Reading passage:
━━━━
DataWorks provides LogHub Reader and LogHub Writer for you to read data from and write data to Simple Log Service data sources. This topic describes the capabilities of synchronizing data from or to Simple Log Service data sources.
Limits
When you use DataWorks Data Integration to run batch synchronization tasks to write data to Simple Log Service, Simple Log Service does not ensure idempotence. If you rerun a failed task, redundant data may be generated.
Data types
The following table provides the support status of main data types in Simple Log Service.
Data type | LogHub Reader for batch data read | LogHub Writer for batch data write | LogHub Reader for real-time data read |
STRING | Supported | Supported | Supported |
LogHub Writer for batch data write
LogHub Writer converts the data types supported by Data Integration to STRING before data is written to Simple Log Service. The following table lists the data type mappings based on which LogHub Writer converts data types.
Data Integration data type
Simple Log Service data type
LONG
STRING
DOUBLE
STRING
STRING
STRING
DATE
STRING
BOOLEAN
STRING
BYTES
STRING
LogHub Reader for real-time data read
The following table describes the metadata fields that LogHub Reader for real-time data synchronization provides.
Field provided by LogHub Reader for real-time data synchronization
Data type
Description
__time__
STRING
A reserved field of Simple Log Service. The field specifies the time when logs are written to Simple Log Service. The field value is a UNIX timestamp in seconds.
__source__
STRING
A reserved field of Simple Log Service. The field specifies the source device from which logs are collected.
__topic__
STRING
A reserved field of Simple Log Service. The field specifies the name of the topic for logs.
__tag__:__receive_time__
STRING
The time when logs arrive at the server. If you enable the public IP address recording feature, this field is added to each raw log when the server receives the logs. The field value is a UNIX timestamp in seconds.
━━━━
Please return the LogHub Reader and Writer text above in full, word for word.

Given information:
━━━━
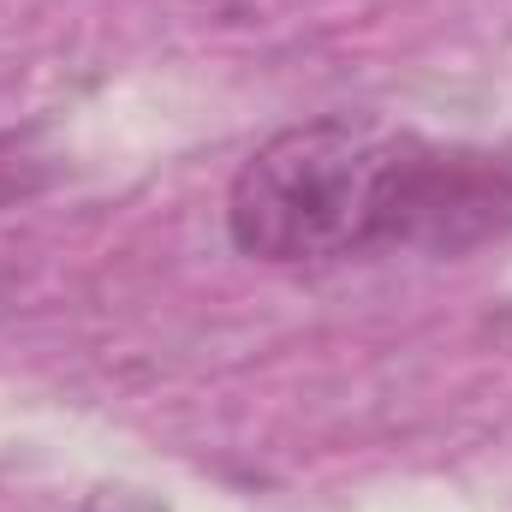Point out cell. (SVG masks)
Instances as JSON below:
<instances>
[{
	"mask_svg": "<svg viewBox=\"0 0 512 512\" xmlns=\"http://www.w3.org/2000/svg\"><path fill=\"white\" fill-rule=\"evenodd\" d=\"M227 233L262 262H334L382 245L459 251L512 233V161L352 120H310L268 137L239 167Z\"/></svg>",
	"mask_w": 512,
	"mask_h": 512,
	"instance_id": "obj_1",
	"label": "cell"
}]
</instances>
━━━━
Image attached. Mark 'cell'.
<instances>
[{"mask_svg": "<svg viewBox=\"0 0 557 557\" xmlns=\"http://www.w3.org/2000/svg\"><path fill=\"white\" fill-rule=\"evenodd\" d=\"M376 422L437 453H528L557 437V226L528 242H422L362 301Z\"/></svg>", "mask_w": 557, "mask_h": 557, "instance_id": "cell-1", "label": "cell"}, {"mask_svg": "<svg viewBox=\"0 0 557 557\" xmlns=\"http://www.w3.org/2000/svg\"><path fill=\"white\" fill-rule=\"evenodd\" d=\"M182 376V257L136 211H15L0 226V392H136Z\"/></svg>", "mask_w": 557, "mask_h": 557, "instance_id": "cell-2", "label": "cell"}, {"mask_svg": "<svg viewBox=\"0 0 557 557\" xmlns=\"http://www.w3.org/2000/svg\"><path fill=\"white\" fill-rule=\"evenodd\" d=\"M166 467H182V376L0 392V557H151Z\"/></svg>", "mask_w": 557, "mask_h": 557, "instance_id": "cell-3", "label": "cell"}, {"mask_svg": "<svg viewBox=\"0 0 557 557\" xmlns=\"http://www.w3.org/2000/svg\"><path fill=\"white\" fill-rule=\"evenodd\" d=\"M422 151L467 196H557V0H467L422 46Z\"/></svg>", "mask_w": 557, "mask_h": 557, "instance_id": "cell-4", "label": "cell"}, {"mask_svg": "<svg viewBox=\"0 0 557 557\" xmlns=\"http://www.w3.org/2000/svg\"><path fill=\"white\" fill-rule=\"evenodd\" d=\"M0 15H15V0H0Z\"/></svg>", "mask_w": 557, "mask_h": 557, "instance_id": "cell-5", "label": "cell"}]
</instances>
━━━━
Written answer:
DataWorks provides LogHub Reader and LogHub Writer for you to read data from and write data to Simple Log Service data sources. This topic describes the capabilities of synchronizing data from or to Simple Log Service data sources.
Limits
When you use DataWorks Data Integration to run batch synchronization tasks to write data to Simple Log Service, Simple Log Service does not ensure idempotence. If you rerun a failed task, redundant data may be generated.
Data types
The following table provides the support status of main data types in Simple Log Service.
Data type | LogHub Reader for batch data read | LogHub Writer for batch data write | LogHub Reader for real-time data read |
STRING | Supported | Supported | Supported |
LogHub Writer for batch data write
LogHub Writer converts the data types supported by Data Integration to STRING before data is written to Simple Log Service. The following table lists the data type mappings based on which LogHub Writer converts data types.
Data Integration data type
Simple Log Service data type
LONG
STRING
DOUBLE
STRING
STRING
STRING
DATE
STRING
BOOLEAN
STRING
BYTES
STRING
LogHub Reader for real-time data read
The following table describes the metadata fields that LogHub Reader for real-time data synchronization provides.
Field provided by LogHub Reader for real-time data synchronization
Data type
Description
__time__
STRING
A reserved field of Simple Log Service. The field specifies the time when logs are written to Simple Log Service. The field value is a UNIX timestamp in seconds.
__source__
STRING
A reserved field of Simple Log Service. The field specifies the source device from which logs are collected.
__topic__
STRING
A reserved field of Simple Log Service. The field specifies the name of the topic for logs.
__tag__:__receive_time__
STRING
The time when logs arrive at the server. If you enable the public IP address recording feature, this field is added to each raw log when the server receives the logs. The field value is a UNIX timestamp in seconds.